◆ Task set
**A.** Copy verbatim the part of the lignin depolymerization passage that begins with the words "Average molecular weights" and ends with "presence of a catalyst.".
**B.** Resume the lignin depolymerization passage, writing on from the point at which it stops.

++++ Passage shown ++++

Average molecular weights (M) and polydispersity indices (PDIs) were determined for the samples to confirm the amount of lignin fragmentation that occurred during the IL treatments. Results of these analyses, shown in Table 1, clearly demonstrated that the average molecular weight (M) of this fraction decreased significantly as the treatment temperature was increased up to 200 °C; at treatment temperatures above 200 °C, the average M started to increase versus the minimum at 200 °C. It had been reported that unsaturated bonds in lignin can undergo condensation reactions when the reaction temperature is higher than 240 °C (Ralph and Landucci 2010). Molecular weight values obtained in our study were similar to those obtained by Nanayakkara et al. (2014) for lignin fragmentation in an ionic liquid in the presence of a catalyst.
Table 1. Molecular Weight and Polydispersity Index of Kraft Lignin Before and After Depolymerization in IL at Different Temperatures
In the same context, the oligomers formed at 150 °C yielded a broad RI peak of high molecular weight lignin with a higher PDI (3.4) than the untreated lignin (2.8). However, the PDI values decreased from the maximum value (at 150 °C) as the reaction temperature was increased from 150 to 250 °C. Of course, this result could be attributed either to: (i) the condensation phenomena of several phenolic oligomers (re-polymerization); and (ii) the additional decomposition of the lignin coupled to the loss of low molecular weight compounds during the washing and filtration processes. Our results suggest that the fragmentation reactions were more dominant at 200 °C, while the condensation reactions became predominant at relatively higher temperatures (≥ 250 °C). Thus, it was concluded that 200 °C was the optimum treatment temperature for lignin depolymerization in the ionic liquid [DBUC4+][Cl–]. These results are in accordance with earlier published research for lignin depolymerization in an ethanol-water medium (Ye et al. 2012).
In the present study it appears important to point out the contribution of the ionic liquid [DBUC4+][Cl–] on lignin fragmentation without the aid of a catalyst. Contrary to the work published by Nanayakkara et al. (2014), the thermal energy supplied to the reaction medium of lignin in an IL was clearly sufficient to start lignin fragmentation at 150 °C without the use of a catalyst; this was not the case in the work of these authors using 1-ethyl-3-methylimidazolium xylenesulfonate ([emim][ABS]) and 1-butyl-3-methyl-imidazolium methylsulfate ([bmim][CH3SO4]) as ionic liquids. This contradiction could be attributed to the nature of the ionic liquids used. A likely explanation is the ability of the anion of the IL to interact with the hydroxyl groups on the fragments via hydrogen bonding. Cox et al. (2011) have demonstrated in their study on the delignification of lignin models that the coordination of the IL’s anion with the hydroxyl groups can stabilize the intermediates, which facilitates the cleavage of the ether bond (β-O-4 or α-O-4) and the formation of new fragments. Consequently, this coordination decreases the condensation of lignin fragments during fragmentation. The basicity of Cl–, Br–, HSO4–, and BF4– anions has been measured in ionic liquids by Oehlke et al. (2006). The cited authors have shown that these ions (Cl–, Br–, HSO4–, and BF4–) have a different ability to interact with the hydrogen of the phenol. They succeeded in classify them according to their ability to develop a hydrogen bond: Cl– > Br–> HSO4– > BF4– (ABS-based ILs were not tested).

++++ Data rows ++++

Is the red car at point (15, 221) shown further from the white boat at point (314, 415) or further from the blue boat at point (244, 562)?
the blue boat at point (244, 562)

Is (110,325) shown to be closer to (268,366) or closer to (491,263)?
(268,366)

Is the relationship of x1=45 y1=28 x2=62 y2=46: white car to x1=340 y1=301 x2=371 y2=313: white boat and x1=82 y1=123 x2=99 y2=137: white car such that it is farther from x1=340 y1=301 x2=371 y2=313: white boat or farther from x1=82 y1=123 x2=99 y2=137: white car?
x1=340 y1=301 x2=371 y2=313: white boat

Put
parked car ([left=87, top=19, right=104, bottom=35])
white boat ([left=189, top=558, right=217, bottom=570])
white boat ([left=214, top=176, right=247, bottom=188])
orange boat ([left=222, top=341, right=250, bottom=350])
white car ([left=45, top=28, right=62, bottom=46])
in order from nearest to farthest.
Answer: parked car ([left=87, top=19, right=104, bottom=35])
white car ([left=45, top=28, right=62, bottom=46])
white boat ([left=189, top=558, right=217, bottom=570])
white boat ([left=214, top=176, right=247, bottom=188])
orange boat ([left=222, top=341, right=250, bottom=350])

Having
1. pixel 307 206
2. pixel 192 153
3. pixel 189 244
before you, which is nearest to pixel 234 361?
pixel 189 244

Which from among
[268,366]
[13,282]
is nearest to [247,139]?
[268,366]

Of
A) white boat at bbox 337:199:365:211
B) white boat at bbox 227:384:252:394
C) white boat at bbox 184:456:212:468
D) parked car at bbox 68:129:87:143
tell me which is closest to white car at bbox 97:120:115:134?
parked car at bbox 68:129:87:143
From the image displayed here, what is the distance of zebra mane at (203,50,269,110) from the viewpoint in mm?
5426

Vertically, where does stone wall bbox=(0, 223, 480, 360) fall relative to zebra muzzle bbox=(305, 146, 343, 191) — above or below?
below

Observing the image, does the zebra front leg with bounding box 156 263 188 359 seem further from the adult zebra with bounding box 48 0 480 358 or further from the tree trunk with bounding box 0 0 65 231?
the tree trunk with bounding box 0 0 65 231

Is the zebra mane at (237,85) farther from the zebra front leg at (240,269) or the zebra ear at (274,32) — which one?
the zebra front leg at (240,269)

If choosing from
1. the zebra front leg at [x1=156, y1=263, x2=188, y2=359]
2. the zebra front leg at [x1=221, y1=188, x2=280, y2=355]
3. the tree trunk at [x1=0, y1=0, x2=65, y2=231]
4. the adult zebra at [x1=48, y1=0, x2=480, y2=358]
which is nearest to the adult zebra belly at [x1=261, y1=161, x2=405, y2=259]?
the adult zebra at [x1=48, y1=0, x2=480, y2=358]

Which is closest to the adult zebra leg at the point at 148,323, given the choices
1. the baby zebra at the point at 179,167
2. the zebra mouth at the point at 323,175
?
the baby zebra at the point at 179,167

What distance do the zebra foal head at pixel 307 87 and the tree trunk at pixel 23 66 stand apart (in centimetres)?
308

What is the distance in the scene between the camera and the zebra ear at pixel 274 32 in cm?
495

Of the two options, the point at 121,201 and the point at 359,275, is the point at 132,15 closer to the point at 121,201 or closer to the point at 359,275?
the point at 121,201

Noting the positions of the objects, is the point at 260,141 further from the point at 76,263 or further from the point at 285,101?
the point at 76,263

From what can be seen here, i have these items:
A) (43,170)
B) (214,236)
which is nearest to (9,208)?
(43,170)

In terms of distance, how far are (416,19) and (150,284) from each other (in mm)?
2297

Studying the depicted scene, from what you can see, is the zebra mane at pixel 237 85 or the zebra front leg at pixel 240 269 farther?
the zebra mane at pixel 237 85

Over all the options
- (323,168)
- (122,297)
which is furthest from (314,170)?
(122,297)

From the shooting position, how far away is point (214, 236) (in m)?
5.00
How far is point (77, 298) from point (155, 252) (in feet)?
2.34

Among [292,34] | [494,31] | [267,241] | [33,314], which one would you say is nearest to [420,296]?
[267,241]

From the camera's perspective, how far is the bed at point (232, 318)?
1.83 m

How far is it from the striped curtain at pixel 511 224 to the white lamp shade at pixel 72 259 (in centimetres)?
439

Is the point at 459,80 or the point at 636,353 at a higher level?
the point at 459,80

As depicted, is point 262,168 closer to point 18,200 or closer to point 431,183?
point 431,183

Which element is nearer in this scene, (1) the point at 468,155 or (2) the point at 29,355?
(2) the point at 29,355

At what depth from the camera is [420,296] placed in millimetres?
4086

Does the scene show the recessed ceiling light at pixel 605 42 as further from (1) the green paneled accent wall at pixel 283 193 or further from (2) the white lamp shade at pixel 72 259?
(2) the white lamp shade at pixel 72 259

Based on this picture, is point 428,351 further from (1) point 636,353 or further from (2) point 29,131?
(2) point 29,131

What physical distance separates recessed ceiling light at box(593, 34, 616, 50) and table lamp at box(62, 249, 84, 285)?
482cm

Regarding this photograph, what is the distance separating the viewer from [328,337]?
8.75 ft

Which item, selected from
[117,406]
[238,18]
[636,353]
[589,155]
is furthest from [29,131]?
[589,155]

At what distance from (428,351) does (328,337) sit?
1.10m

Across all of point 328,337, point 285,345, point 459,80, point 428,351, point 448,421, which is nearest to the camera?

++++

◆ Answers given
**A.**
Average molecular weights (M) and polydispersity indices (PDIs) were determined for the samples to confirm the amount of lignin fragmentation that occurred during the IL treatments. Results of these analyses, shown in Table 1, clearly demonstrated that the average molecular weight (M) of this fraction decreased significantly as the treatment temperature was increased up to 200 °C; at treatment temperatures above 200 °C, the average M started to increase versus the minimum at 200 °C. It had been reported that unsaturated bonds in lignin can undergo condensation reactions when the reaction temperature is higher than 240 °C (Ralph and Landucci 2010). Molecular weight values obtained in our study were similar to those obtained by Nanayakkara et al. (2014) for lignin fragmentation in an ionic liquid in the presence of a catalyst.

**B.**
The efficient depolymerization of lignin in the [DBUC4+] [Cl–] could be explained by the interactions of the ionic liquid with the various fragments of lignin. Cleavage of bonds seems to be assisted by these interactions. Indeed, the structures of ILs and lignin can result in hydrogen bonds and π-π interactions. To further elucidate and explain the physical and chemical phenomena that occurs during IL delignification, 1H NMR, 31P NMR, and FTIR spectroscopic techniques were used to characterize the kraft lignin before and after delignification.
The infrared spectra recorded for untreated and IL-treated lignins are presented in Fig. 3.
Fig. 3. FTIR spectra of kraft lignin before and after treatment in [DBUC4+][Cl–] at 150, 200, and 250 °C for 1 h
The analysis of the FTIR spectra of the untreated kraft lignin revealed characteristics that are in agreement with the literature (Xiao et al. 2001; El Mansouri and Salvado 2006; Tejado et al. 2007; El Mansouri et al. 2011). These spectra showed a large band at 3400 cm-1 that was attributed to phenolic and aliphatic OH groups, followed by bands for C-H stretching for methyl and methylene groups (2933 cm-1), C-H stretching for methoxy groups (2863 cm-1), unconjugated C=O stretching at 1708 cm-1, aromatic skeleton C-C stretching at 1599 cm-1 and 1509 cm-1, and asymmetric C-H deformation of methyl groups at 1454 cm-1. The peaks at 1424 cm-1 and 1454 cm-1 are related to C-H asymmetric deformations in the CH3 portion of methoxy groups; and the peak at 1271 cm-1 is attributed to the C-O stretching of guaiacyl groups. The peak at 1077 cm-1 is assigned to C-H deformation in secondary alcohols, as well as aliphatic or aromatic ethers. In addition, the C-O(H) and C-O(C) stretching bands of the first order, aliphatic OH and ether groups (1030 cm-1), as well as aromatic C–H out of plane bending at 817 cm-1, were also present.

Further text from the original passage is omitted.